EJERCICIOS PROPUESTOS:
1. Reproduce el fragmento entre "Por eso la primera" y "acostumbrarse a eso.", ambos incluidos, sustituyendo "normalidad" por "estabilidad".
2. Según el fragmento, ¿qué pidieron los que protestaban, en palabras de Guido Mantega?
3. Indica si cada afirmación concuerda con el fragmento y responde sí o no citando las palabras exactas que lo deciden: (a) Guido Mantega había sido ministro de Finanzas. (b) El autor responsabiliza a las protestas de la elección de Jair Bolsonaro. (c) H. L. Menken era un periodista británico.

En 2018, cuando escribí un libro sobre la economía brasileña, le pregunté al exministro de Finanzas Guido Mantega sobre esas medidas. Me dijo: "Los que protestaban querían mejores servicios públicos. Pidieron un Estado más grande. Y les dimos un Estado más grande".
Las "marchas de junio" cambiaron la política brasileña para siempre. Es una exageración culpar a las protestas de la elección de Jair Bolsonaro como presidente en 2018, pero 2013 fue el momento cuando la relación entre la sociedad brasileña y el establishment político se rompió de manera definitiva. La idea simplista de que la corrupción había invadido a todo el sistema político se convirtió en una idea electoral clave. Así, no importaban los problemas que hubiera (salud pública, violencia urbana, educación básica, desempleo), todos podían solucionarse si se acababa con la corrupción, muchos creyeron. Como el periodista estadounidense H. L. Menken escribió una vez: "Para cada problema complejo hay una respuesta clara, simple y equivocada".
Por eso la primera lección que Brasil de 2013 le puede dar a Chile de 2019 es que nada volverá nunca a la normalidad. Los movimientos de calle de tal intensidad son puntos de quiebre para la relación de las sociedades con sus representantes electos, pero también para consumidores con sus marcas preferidas, e incluso para los ciudadanos con la democracia. La nueva normalidad es que más y más voces claman por sus derechos y reafirman sus posiciones, ejerciendo una ciudadanía que grita y no siempre se porta bien. Es mejor acostumbrarse a eso.

MATERIAL EXTRAÍDO:
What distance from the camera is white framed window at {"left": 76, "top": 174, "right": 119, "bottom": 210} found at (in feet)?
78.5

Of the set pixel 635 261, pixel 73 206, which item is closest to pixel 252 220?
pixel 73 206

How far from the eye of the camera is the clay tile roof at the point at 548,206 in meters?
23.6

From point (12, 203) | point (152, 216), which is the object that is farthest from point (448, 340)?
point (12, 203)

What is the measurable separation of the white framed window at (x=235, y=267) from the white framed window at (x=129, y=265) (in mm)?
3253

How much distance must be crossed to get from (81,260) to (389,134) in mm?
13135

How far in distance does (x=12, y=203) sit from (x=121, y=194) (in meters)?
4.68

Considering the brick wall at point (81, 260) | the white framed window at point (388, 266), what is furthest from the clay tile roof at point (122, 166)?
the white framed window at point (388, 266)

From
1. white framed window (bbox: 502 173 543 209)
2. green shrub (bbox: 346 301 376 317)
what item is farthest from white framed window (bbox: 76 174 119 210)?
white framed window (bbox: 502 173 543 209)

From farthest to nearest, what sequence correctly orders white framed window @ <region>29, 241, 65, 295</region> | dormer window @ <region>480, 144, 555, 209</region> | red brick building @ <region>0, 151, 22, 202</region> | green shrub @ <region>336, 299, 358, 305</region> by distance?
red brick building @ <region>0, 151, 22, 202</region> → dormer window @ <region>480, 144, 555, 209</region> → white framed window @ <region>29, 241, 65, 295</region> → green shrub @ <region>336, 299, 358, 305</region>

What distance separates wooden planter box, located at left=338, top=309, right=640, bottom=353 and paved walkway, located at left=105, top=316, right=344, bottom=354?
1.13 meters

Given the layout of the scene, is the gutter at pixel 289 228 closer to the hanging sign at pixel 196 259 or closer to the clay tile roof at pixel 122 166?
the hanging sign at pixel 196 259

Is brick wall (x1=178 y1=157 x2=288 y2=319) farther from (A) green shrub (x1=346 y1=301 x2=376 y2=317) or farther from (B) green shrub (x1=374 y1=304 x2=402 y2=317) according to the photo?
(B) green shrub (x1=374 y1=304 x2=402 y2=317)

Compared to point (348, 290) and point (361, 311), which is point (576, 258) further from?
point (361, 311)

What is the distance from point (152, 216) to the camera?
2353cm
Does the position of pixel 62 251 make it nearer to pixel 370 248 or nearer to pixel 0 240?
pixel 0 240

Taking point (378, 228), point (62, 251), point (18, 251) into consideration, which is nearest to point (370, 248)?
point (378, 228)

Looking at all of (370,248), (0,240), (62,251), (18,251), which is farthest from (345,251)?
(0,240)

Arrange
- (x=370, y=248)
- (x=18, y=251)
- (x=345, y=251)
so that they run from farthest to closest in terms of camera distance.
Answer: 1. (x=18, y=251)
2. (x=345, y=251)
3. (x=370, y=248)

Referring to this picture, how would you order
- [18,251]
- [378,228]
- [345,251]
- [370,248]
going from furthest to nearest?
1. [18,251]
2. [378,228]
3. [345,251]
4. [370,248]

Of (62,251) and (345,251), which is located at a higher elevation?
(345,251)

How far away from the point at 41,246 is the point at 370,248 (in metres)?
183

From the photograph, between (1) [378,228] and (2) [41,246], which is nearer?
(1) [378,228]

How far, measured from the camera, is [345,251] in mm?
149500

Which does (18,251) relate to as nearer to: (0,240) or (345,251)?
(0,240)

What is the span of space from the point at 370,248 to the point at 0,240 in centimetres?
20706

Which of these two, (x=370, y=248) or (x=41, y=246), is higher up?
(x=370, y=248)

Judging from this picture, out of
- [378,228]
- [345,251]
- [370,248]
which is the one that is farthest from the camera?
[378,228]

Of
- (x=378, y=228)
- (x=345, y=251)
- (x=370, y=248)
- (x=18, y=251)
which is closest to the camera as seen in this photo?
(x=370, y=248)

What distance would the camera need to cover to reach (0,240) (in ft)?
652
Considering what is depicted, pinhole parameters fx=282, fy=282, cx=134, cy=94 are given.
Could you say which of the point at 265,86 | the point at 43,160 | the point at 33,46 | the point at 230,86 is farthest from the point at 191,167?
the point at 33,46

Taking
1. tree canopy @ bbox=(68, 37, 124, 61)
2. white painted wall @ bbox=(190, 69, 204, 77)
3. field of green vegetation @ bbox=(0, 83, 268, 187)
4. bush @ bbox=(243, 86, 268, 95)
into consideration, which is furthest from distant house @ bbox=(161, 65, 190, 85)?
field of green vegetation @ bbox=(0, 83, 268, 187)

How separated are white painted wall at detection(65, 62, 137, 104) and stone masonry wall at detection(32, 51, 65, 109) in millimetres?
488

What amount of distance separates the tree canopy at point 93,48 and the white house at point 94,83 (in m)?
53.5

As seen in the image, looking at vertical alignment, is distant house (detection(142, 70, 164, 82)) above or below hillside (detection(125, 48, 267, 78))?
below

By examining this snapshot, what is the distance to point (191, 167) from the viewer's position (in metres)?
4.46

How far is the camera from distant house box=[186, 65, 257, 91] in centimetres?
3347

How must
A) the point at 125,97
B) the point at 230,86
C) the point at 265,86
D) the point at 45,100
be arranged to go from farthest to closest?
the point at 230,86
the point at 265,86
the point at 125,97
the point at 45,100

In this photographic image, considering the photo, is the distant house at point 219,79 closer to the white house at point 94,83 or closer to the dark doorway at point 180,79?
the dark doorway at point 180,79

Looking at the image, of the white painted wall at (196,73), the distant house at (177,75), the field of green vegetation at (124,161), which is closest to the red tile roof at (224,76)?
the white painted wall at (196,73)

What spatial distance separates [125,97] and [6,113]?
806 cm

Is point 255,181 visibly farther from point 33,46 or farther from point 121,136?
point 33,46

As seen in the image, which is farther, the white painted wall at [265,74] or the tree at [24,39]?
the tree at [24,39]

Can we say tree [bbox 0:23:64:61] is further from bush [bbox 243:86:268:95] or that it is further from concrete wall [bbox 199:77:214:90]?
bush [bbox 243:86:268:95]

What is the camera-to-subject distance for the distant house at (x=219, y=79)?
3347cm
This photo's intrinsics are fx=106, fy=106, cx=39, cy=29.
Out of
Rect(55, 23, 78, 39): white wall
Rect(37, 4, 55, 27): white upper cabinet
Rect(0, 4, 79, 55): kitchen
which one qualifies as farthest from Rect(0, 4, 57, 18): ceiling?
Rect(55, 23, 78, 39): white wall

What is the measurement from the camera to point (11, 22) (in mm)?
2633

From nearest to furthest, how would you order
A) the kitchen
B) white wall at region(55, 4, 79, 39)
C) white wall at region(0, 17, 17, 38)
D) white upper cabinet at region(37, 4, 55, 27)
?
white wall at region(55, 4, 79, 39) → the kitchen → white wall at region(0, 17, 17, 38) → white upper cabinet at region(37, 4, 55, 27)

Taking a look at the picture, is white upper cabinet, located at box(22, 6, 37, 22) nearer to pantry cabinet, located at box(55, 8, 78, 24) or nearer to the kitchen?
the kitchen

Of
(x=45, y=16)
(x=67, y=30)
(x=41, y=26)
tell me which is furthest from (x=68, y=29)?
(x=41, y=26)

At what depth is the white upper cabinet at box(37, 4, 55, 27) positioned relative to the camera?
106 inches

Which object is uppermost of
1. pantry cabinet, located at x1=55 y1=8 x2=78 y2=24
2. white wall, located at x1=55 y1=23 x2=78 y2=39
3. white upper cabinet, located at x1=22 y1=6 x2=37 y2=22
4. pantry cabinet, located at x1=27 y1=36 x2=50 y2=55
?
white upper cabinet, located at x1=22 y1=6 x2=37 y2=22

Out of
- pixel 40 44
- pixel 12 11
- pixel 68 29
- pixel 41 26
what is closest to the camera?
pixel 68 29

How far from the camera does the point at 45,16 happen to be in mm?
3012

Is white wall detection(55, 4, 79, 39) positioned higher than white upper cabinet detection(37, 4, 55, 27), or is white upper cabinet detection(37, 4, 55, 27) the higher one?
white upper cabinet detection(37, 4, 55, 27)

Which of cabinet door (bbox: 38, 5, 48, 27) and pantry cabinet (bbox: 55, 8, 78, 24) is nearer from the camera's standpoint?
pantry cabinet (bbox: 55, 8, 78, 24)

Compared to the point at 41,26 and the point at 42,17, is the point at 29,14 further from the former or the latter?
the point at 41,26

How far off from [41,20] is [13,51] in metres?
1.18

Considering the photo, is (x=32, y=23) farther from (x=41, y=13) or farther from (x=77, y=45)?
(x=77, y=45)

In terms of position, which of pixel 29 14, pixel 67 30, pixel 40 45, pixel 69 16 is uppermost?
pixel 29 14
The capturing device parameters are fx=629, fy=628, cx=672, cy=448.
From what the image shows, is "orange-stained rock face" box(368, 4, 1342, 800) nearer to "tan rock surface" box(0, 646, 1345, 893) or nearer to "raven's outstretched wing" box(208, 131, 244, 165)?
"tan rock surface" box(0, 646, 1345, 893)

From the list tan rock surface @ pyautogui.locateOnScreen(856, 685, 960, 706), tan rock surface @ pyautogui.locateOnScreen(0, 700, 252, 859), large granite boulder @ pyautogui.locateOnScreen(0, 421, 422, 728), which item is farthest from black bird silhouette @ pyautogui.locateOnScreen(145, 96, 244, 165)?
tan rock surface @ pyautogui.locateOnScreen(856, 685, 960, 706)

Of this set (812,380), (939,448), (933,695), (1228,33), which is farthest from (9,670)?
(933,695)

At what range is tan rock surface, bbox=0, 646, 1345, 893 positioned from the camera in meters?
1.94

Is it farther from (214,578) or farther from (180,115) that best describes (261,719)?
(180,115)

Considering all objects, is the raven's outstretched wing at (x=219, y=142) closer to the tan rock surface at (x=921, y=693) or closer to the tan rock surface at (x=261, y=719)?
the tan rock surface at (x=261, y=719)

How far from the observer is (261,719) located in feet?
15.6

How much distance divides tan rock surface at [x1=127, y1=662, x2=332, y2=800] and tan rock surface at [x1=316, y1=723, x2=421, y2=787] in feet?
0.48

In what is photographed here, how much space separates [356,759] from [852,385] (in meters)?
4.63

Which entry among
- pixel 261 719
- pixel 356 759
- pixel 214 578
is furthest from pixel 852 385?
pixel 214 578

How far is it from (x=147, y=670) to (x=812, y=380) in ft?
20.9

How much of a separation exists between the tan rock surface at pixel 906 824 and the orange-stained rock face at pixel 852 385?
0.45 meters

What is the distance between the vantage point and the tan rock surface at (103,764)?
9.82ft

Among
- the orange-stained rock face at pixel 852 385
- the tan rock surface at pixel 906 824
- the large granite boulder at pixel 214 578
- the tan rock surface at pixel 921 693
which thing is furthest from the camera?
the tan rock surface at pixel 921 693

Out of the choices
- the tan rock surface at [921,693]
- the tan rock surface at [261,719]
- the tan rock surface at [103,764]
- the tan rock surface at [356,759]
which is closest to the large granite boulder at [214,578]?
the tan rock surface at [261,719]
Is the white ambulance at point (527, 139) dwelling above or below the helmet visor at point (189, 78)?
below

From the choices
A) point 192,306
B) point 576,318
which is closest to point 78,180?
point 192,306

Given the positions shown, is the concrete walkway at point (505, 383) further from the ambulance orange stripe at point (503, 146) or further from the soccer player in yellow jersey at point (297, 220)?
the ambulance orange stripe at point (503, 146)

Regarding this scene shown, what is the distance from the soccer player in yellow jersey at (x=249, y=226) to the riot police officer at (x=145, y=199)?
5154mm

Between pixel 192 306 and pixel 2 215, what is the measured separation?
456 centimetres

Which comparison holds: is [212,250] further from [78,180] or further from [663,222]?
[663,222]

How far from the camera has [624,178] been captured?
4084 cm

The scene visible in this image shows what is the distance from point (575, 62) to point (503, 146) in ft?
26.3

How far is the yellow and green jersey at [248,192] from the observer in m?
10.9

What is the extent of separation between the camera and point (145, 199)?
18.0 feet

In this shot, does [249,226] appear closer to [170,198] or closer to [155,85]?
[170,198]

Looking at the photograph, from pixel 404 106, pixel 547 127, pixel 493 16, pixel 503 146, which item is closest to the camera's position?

LISTA DE SOLUCIONES:
1.
Por eso la primera lección que Brasil de 2013 le puede dar a Chile de 2019 es que nada volverá nunca a la estabilidad. Los movimientos de calle de tal intensidad son puntos de quiebre para la relación de las sociedades con sus representantes electos, pero también para consumidores con sus marcas preferidas, e incluso para los ciudadanos con la democracia. La nueva estabilidad es que más y más voces claman por sus derechos y reafirman sus posiciones, ejerciendo una ciudadanía que grita y no siempre se porta bien. Es mejor acostumbrarse a eso.

2. Pidieron un Estado más grande.

3.
(a) Sí: "le pregunté al exministro de Finanzas Guido Mantega".
(b) No: "Es una exageración culpar a las protestas de la elección de Jair Bolsonaro como presidente en 2018".
(c) No: "Como el periodista estadounidense H. L. Menken escribió una vez".